脂肪分を処理するための消化酵素は膵臓でつくられています。消化酵素によって分解された脂肪分は腸管で吸収され肝臓に運ばれて処理されます。体内で使われない脂肪分は肝臓の細胞や脂肪細胞によって蓄えられ、いざという時のエネルギー源になります。脂肪分は細胞の膜を構成したり、胆汁として消化を助けたり色々な役割を行っていますが、長期間多く食べ続け、体内に脂肪分が多くなりすぎると病気になってしまいます。脂肪分が多くなり過ぎると、どのような病気になるでしょうか?
油がテーブルに着くとどうなりますか?油を多く使うコンロ周りはどうでしょうか?糖分がテーブルに着くのと同じようにベタベタになってしまいますね。掃除を少しさぼっていると、いつの間にか黒くベタベタしたものがコンロとか換気扇にこびりついている、このような経験はありませんか?経験がない方は、一度掃除をしてみて下さい、こびりついた油を掃除するのはなかなか大変です。脂肪分が血管内に多いとどうなるでしょうか?もちろん血管の中がベタベタになってしまいます。ある程度のベタベタは細胞によって掃除されますが、過剰なベタベタがあると血管が詰まってしまいます。心筋梗塞や脳梗塞などの原因になります。また、脂肪分を蓄えている肝臓の細胞にも限界があります。いっぱい脂肪分を溜め込んで、もうこれ以上溜め込めない・・・というようになると、細胞が壊れたり、炎症を起こしたりします。これらは肝癌のリスクになります。

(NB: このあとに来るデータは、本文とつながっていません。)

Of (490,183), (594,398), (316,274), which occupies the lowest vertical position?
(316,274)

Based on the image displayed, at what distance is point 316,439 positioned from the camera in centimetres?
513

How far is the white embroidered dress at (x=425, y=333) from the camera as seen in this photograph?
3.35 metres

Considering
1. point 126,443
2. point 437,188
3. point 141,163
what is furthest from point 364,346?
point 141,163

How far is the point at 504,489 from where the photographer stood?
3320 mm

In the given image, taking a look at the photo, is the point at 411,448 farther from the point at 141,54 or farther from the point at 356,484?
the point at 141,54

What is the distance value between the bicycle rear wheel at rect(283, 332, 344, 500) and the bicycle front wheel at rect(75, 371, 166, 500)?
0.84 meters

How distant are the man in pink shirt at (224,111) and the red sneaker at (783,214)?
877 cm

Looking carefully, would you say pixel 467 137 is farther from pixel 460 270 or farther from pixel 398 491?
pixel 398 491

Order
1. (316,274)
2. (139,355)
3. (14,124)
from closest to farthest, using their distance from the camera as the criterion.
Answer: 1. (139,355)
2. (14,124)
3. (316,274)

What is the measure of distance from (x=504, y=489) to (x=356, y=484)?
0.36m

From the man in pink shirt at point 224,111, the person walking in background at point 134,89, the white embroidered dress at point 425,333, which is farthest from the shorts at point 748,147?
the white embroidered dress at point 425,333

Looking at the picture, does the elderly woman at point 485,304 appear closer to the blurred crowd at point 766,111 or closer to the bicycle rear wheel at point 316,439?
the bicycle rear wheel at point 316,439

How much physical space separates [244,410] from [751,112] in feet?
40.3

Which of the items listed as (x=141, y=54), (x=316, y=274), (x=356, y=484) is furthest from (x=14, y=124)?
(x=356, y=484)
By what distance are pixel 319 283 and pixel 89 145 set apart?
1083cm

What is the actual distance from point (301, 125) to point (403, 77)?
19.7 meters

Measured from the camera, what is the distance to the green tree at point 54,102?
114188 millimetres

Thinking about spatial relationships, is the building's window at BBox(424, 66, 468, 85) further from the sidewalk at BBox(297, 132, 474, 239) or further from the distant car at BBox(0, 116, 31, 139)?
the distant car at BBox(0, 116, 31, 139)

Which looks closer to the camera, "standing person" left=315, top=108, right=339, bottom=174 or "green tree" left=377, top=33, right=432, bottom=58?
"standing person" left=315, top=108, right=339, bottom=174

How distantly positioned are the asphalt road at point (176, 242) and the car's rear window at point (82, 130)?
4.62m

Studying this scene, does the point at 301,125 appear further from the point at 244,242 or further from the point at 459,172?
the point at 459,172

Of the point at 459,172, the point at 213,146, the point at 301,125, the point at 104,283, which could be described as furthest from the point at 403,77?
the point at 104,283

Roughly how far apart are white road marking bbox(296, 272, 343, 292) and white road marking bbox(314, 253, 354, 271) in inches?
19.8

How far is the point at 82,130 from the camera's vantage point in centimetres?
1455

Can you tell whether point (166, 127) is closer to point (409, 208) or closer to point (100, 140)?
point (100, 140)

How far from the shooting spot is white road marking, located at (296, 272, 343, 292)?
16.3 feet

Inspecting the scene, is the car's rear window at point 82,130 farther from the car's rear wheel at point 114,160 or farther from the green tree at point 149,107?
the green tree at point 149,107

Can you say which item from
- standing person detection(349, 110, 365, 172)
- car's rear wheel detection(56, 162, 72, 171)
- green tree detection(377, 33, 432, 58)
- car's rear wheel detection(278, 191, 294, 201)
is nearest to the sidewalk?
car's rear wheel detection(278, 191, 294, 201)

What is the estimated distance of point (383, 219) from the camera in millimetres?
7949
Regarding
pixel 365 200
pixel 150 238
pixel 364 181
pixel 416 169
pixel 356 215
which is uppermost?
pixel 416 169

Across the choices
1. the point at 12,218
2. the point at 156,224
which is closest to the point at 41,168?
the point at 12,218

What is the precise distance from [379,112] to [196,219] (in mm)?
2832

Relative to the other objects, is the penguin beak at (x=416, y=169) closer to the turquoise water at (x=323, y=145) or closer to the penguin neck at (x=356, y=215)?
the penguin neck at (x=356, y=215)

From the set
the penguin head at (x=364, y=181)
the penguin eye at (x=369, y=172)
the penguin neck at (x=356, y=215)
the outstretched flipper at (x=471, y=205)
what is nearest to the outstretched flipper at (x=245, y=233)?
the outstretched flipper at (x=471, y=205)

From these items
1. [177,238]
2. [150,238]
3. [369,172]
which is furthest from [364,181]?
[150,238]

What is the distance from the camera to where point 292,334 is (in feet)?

この高脂血症や脂肪肝を防ぐには、どうしたらよいでしょうか?病院に行って検査を受けましょう。病気がはっきりしたら、内服薬など必要な治療を受けて下さい。そして食事の摂取について指導してもらい、適切な量の食事をとれるようになりましょう。高脂血症や脂肪肝といった病気は長期間にわたって脂肪分を摂取したことが原因なので、摂取を控えることが大切です。この飽食の時代、普通の量と思っていても多く摂取しがちなので注意して下さい。一方、過剰な摂取とは反対の症状(病気)もあります。脂肪分が少なくなり過ぎると皮膚がカサカサしていきます。脂肪分は体内の潤滑油的な働きもしているので適度に摂取するよう心がけましょう。バランスが大切ですね。
いずれにしても、大切なことは“健康を保とう”とする「運転手の心」と「行動」です。「心」は目に見えませんが「行動」は目に見えます。そして脂肪肝もエコー検査で診ることができます。「肝臓」の健康を保つためには、自分自身の「食行動」にどのような特徴があるのかを知ることが大切です。
「身体」の機能をその時々に合わせて上手に使えるようになると、異常は生じにくくなり、症状(アラート信号)は減っていきます。“心”は体(脳+身体)の運転手。「肝臓」「血管」のメンテナンスが上手になると、これらの臓器の健康を保てるようになり、病気になりにくくなります。